Items from a dataset:
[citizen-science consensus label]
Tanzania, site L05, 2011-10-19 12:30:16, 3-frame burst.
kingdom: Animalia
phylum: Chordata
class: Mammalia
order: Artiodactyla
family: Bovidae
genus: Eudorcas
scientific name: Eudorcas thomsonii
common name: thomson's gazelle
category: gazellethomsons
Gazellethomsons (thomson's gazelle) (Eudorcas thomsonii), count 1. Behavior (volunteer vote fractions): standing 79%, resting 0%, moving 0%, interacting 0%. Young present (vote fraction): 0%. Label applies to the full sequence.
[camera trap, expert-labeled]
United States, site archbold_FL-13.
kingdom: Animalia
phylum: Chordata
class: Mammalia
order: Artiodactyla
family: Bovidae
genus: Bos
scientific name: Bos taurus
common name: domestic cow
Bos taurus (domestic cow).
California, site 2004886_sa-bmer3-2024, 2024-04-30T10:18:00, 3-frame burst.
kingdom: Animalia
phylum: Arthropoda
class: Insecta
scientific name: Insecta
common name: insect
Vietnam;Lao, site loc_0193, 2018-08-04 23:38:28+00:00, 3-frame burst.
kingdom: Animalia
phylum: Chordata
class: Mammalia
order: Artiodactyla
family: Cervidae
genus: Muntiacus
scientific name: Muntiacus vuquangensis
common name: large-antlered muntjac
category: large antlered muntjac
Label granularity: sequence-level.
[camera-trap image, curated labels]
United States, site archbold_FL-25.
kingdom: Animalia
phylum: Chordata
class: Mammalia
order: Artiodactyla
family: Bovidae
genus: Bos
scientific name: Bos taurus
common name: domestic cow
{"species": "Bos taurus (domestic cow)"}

**Task description**: Taking the entries above, write out exactly each line from the one holding "2024-04-30T10:18:00, 3-frame burst." to the one holding "United States, site archbold_FL-25.", both included, and stop there.

**Output of the task**:
California, site 2004886_sa-bmer3-2024, 2024-04-30T10:18:00, 3-frame burst.
kingdom: Animalia
phylum: Arthropoda
class: Insecta
scientific name: Insecta
common name: insect
Vietnam;Lao, site loc_0193, 2018-08-04 23:38:28+00:00, 3-frame burst.
kingdom: Animalia
phylum: Chordata
class: Mammalia
order: Artiodactyla
family: Cervidae
genus: Muntiacus
scientific name: Muntiacus vuquangensis
common name: large-antlered muntjac
category: large antlered muntjac
Label granularity: sequence-level.
[camera-trap image, curated labels]
United States, site archbold_FL-25.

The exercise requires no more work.